Vous avez fondé beaucoup d’espoir sur un autre dialogue institutionnel avec l’archevêque, l’imam de Bangui et le représentant des églises évangéliques. Où en êtes-vous ?

Nous les avons soutenus dans leur démarche et leurs actions courageuses ont permis de maintenir un dialogue entre les communautés au niveau national. Notre objectif est aussi de favoriser ce dialogue interreligieux auprès des jeunes et de les encourager ainsi à rencontrer d’autres personnes dans les églises, les mosquées, les quartiers afin de parler de leur avenir, de ce qui les rassemble et les divise. Les jeunes qui se voient et se rencontrent au sein de Pijca sont conscients des difficultés de ce travail. Ils ne sont pas dupes par exemple des dérives sectaires de certaines églises évangéliques. Certaines sont clairement dans un «évangélisme business». D’autres ont une attitude très prosélytiste et peuvent rendre difficile ce dialogue interreligieux. La RCA, comme beaucoup de pays en crise, est un terreau favorable pour le développement de telles églises. Elles apportent des réponses fausses aux populations traumatisées par ces violences. Ces églises peuvent aussi recevoir des financements importants de la part de leur équivalent nord ou sud-américains. Une sorte de concurrence religieuse entre églises chrétiennes traditionnelles et sectaires peut gagner la RCA en temps de crises économique, de gouvernance, de sécurité. Tout cela est sous-tendu par la corruption qui gangrène la société. C’est aussi un défi pour l’Eglise catholique de savoir répondre à ces détresses et de s’adapter à ces situations. La visite du pape est pour cela très importante. Et à Bangui, c’est dans ce panorama chaotique et instable que François se rendra ce vendredi.

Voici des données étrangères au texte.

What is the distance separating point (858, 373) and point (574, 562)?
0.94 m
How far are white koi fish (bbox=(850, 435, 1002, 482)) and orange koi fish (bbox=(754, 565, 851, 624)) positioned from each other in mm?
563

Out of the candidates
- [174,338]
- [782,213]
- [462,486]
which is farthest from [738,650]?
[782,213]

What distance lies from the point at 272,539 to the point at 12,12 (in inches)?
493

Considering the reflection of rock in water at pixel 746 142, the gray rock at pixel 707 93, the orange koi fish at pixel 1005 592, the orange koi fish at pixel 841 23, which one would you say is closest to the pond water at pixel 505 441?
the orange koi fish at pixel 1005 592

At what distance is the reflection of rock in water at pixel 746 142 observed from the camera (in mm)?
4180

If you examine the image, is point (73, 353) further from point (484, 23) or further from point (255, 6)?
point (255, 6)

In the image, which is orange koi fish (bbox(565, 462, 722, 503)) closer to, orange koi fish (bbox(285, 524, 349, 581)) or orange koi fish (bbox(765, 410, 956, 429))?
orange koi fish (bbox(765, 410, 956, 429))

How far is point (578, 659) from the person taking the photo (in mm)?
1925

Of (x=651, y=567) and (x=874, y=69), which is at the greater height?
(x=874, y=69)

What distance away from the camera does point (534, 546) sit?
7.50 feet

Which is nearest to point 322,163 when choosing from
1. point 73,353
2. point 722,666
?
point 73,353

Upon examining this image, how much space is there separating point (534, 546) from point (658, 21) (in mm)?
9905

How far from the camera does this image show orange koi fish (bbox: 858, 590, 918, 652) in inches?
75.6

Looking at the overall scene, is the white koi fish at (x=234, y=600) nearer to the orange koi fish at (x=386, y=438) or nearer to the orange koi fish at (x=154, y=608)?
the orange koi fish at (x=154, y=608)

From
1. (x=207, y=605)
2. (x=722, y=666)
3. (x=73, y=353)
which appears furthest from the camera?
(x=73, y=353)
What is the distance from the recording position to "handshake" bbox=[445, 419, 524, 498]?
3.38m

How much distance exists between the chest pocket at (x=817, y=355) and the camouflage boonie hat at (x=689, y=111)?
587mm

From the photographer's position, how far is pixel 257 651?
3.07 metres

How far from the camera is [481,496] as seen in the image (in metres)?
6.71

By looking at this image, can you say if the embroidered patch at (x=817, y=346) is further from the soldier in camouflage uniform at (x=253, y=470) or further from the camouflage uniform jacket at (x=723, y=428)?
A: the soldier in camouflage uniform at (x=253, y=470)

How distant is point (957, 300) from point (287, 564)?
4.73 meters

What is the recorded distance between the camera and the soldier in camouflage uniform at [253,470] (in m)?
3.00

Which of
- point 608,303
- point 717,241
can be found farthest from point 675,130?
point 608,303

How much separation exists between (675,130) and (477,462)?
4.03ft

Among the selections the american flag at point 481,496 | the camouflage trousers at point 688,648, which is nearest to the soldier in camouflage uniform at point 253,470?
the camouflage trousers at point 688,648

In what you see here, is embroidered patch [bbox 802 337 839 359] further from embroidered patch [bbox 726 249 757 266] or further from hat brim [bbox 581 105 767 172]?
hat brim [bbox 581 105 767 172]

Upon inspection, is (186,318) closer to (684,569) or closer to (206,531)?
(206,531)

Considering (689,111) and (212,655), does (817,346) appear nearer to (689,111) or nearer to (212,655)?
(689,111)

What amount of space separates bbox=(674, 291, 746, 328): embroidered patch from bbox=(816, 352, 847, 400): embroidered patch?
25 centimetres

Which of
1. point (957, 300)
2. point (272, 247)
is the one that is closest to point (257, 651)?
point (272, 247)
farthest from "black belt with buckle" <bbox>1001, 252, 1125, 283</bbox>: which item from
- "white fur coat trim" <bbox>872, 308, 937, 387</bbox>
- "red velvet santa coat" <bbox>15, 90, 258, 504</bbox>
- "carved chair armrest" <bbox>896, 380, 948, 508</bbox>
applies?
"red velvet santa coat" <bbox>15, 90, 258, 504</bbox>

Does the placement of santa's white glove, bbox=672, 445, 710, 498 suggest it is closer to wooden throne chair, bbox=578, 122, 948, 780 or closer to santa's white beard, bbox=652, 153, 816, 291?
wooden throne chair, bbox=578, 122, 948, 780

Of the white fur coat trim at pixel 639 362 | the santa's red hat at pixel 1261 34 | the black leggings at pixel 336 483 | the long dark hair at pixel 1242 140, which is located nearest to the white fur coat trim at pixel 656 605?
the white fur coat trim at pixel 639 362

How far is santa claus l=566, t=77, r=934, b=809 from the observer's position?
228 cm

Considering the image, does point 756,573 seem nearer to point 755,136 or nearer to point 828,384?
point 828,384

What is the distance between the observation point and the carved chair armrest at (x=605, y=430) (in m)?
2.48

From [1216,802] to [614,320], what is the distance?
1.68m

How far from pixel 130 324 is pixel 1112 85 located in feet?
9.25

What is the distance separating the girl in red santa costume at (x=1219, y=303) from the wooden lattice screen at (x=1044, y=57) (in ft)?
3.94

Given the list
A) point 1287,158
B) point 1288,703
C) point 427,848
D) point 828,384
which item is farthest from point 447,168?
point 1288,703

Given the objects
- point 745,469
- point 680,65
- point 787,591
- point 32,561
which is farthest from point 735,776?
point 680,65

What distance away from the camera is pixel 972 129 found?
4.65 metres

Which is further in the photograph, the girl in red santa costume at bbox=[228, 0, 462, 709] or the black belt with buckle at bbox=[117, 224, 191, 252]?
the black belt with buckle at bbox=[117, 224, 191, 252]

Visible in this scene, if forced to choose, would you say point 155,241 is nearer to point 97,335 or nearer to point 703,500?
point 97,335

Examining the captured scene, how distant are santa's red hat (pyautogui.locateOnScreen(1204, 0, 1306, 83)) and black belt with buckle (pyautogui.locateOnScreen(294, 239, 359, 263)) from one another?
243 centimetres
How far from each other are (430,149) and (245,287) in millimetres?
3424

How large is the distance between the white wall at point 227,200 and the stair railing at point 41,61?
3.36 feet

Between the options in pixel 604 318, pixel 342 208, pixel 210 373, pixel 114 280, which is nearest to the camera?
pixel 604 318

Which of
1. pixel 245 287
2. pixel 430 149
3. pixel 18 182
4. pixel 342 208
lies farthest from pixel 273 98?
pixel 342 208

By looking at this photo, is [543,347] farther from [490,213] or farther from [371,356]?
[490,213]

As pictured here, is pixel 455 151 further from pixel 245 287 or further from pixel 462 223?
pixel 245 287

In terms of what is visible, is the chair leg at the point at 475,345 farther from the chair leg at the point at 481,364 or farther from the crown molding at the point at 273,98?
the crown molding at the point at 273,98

Quel est le poids de l’Eglise ?

Je parlerais de son poids politique et sociétal. Elle a formé une grande partie des élites du pays. Celles qui ont gouverné et celles qui gouvernent encore. D’où cette méfiance des musulmans qui ont l’impression, souvent justifiée par ailleurs, d’avoir été tenus en marge. Aux musulmans les affaires, aux chrétiens la conduite des affaires du pays. Aujourd’hui, la mission de ces groupes de jeunes à l’intérieur de ces groupes interconfessionnels c’est d’en discuter, de libérer la parole. C’est une mission modeste, fragile, mais on voit qu’à petite échelle cela fonctionne malgré le chaos et la dégradation qui nous inquiète tous.